*** Exercise inputs ***

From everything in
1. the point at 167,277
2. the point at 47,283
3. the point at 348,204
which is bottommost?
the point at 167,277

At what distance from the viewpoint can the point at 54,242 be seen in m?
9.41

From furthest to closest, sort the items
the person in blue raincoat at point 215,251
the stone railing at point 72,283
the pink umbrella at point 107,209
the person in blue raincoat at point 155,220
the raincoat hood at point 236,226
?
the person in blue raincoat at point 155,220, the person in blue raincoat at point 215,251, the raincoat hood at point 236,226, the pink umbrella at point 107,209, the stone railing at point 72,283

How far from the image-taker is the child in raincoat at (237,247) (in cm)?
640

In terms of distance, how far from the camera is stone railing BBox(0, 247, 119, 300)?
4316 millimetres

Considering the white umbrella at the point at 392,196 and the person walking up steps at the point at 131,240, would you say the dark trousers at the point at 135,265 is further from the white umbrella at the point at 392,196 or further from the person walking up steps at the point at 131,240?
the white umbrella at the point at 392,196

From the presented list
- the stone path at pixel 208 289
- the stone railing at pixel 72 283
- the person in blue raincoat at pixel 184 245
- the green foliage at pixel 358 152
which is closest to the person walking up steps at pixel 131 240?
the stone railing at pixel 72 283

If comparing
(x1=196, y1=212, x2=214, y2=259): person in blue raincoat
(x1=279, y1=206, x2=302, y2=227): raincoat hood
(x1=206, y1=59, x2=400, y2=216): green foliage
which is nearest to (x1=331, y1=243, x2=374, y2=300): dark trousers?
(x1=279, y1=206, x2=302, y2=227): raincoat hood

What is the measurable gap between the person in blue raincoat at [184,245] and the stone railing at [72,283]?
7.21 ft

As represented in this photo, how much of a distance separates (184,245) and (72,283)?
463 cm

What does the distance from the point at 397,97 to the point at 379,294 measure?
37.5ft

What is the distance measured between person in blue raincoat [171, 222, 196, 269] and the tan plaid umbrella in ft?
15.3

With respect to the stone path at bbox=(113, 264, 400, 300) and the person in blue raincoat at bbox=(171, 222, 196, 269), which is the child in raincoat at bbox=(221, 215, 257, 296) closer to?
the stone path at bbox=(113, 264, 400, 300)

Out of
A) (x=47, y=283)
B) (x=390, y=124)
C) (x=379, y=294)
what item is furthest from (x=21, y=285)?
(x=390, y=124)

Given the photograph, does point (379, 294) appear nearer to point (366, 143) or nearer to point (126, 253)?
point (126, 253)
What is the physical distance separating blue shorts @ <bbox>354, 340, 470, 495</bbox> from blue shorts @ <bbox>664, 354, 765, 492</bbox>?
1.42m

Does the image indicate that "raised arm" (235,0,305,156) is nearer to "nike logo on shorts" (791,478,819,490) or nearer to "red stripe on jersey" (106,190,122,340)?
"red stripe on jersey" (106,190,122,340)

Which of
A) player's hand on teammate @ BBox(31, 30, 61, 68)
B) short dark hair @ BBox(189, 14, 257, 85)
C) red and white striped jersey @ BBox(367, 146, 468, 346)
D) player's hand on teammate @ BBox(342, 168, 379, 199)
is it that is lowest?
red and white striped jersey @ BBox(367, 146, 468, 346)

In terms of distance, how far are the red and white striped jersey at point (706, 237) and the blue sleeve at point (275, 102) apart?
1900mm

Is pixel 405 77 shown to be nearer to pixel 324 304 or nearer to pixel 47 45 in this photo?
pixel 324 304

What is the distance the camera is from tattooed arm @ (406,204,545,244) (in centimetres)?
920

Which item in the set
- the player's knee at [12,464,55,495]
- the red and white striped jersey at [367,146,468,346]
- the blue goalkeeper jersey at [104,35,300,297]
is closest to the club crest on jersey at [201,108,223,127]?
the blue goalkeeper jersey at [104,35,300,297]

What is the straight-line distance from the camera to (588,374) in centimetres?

***

**Goal**: Please copy out all of the lines above word for word, changing nothing.

**Answer for this exercise**:
From everything in
1. the point at 167,277
2. the point at 47,283
3. the point at 348,204
which is bottommost?
the point at 167,277

At what distance from the viewpoint can the point at 54,242 be seen in m?
9.41

From furthest to closest, sort the items
the person in blue raincoat at point 215,251
the stone railing at point 72,283
the pink umbrella at point 107,209
the person in blue raincoat at point 155,220
the raincoat hood at point 236,226
?
the person in blue raincoat at point 155,220, the person in blue raincoat at point 215,251, the raincoat hood at point 236,226, the pink umbrella at point 107,209, the stone railing at point 72,283

How far from the image-taker is the child in raincoat at (237,247) (in cm)?
640

In terms of distance, how far from the camera is stone railing BBox(0, 247, 119, 300)?
4316 millimetres

Considering the white umbrella at the point at 392,196 and the person walking up steps at the point at 131,240, would you say the dark trousers at the point at 135,265 is further from the white umbrella at the point at 392,196 or further from the person walking up steps at the point at 131,240?
the white umbrella at the point at 392,196

From the presented list
- the stone path at pixel 208 289
- the stone railing at pixel 72 283
- the person in blue raincoat at pixel 184 245
- the green foliage at pixel 358 152
which is closest to the person walking up steps at pixel 131 240?
the stone railing at pixel 72 283

If comparing
(x1=196, y1=212, x2=214, y2=259): person in blue raincoat
(x1=279, y1=206, x2=302, y2=227): raincoat hood
(x1=206, y1=59, x2=400, y2=216): green foliage
which is nearest to (x1=331, y1=243, x2=374, y2=300): dark trousers?
(x1=279, y1=206, x2=302, y2=227): raincoat hood

What is the measurable gap between the person in blue raincoat at [184,245] and the stone railing at [72,283]?
7.21 ft

As represented in this photo, how much of a distance separates (184,245) and (72,283)?
463 cm

What does the distance from the point at 397,97 to the point at 379,294 measure?
37.5ft

What is the distance measured between person in blue raincoat [171, 222, 196, 269] and the tan plaid umbrella in ft?
15.3

With respect to the stone path at bbox=(113, 264, 400, 300) and the person in blue raincoat at bbox=(171, 222, 196, 269), which is the child in raincoat at bbox=(221, 215, 257, 296) closer to?
the stone path at bbox=(113, 264, 400, 300)

Out of
A) (x=47, y=283)
B) (x=390, y=124)
C) (x=379, y=294)
what item is furthest from (x=21, y=285)?
(x=390, y=124)

Given the photograph, does point (379, 294) appear nearer to point (366, 143) or nearer to point (126, 253)?
point (126, 253)
What is the physical distance separating blue shorts @ <bbox>354, 340, 470, 495</bbox> from blue shorts @ <bbox>664, 354, 765, 492</bbox>?
1.42m

Does the image indicate that "raised arm" (235,0,305,156) is nearer to "nike logo on shorts" (791,478,819,490) or nearer to "red stripe on jersey" (106,190,122,340)?
"red stripe on jersey" (106,190,122,340)

Which of
A) player's hand on teammate @ BBox(31, 30, 61, 68)
B) short dark hair @ BBox(189, 14, 257, 85)
C) red and white striped jersey @ BBox(367, 146, 468, 346)
D) player's hand on teammate @ BBox(342, 168, 379, 199)
is it that is lowest?
red and white striped jersey @ BBox(367, 146, 468, 346)

In terms of distance, how far are the red and white striped jersey at point (706, 237) and the blue sleeve at point (275, 102) apart?
1900mm

Is pixel 405 77 shown to be nearer to pixel 324 304 or nearer to pixel 47 45 in this photo?
pixel 324 304

What is the distance the camera is from tattooed arm @ (406,204,545,244) (in centimetres)?
920

Which item in the set
- the player's knee at [12,464,55,495]
- the red and white striped jersey at [367,146,468,346]
- the blue goalkeeper jersey at [104,35,300,297]
is closest to the club crest on jersey at [201,108,223,127]?
the blue goalkeeper jersey at [104,35,300,297]

What is the straight-line distance from the camera to (588,374) in centimetres?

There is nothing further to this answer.